Vibrations and Pendelums: Work and Answer check

[firefly_1]

I have all of the my work and answers, I would just like someone to look over what I've done and make sure I didn't fubar a step along the way. Thanks.

31. Given: A = 1.12 mm; f = 440.0 Hz

Find: [tex]v_{m}, a_{m}[/tex]

Solution:
[tex]f = \frac {\omega}{2\pi} \Rightarrow \omega = 2\pi f[/tex]
[tex]v_{m} = \omega A \Rightarrow 2\pi (440.0Hz)(1.12mm) = 3,096 mm/s = 3.096 m/s[/tex]
[tex]a_{m} = \omega^{2}A \Rightarrow (2\pi (440.0Hz))^{2}(1.12mm) = 8,560,184 mm/s^{2} = 8560 m/s^{2} [/tex]

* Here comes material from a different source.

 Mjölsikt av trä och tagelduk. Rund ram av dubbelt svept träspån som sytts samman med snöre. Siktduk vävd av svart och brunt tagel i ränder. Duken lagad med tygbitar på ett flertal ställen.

32. Given: m = 170 g; f = 3.00 Hz; A = 12.0 cm

Find: a) k (spring constant) b) equation that describes position as a function of time

Solution:
a) [tex] f = \frac {\omega}{2\pi} = \frac {1}{2\pi} \sqrt {\frac {k}{m}} [/tex]
[tex] 2\pi f^{2} = \sqrt {\frac {k}{m}}^{2} \Rightarrow (m)(2\pi f)^{2} = \frac {k}{m} (m) [/tex]
[tex] (m)(2\pi f)^{2} = k \Rightarrow (.17kg)(2\pi(3.00Hz))^{2} = 60.4 N/m [/tex]

b) [tex] y = (12.0cm)sin[(2\pi(3))t] \Leftarrow [/tex] This is the only one that I am having problems with. This equation is based off of another in the book, but I am not sure if I am even going in the right direction with it.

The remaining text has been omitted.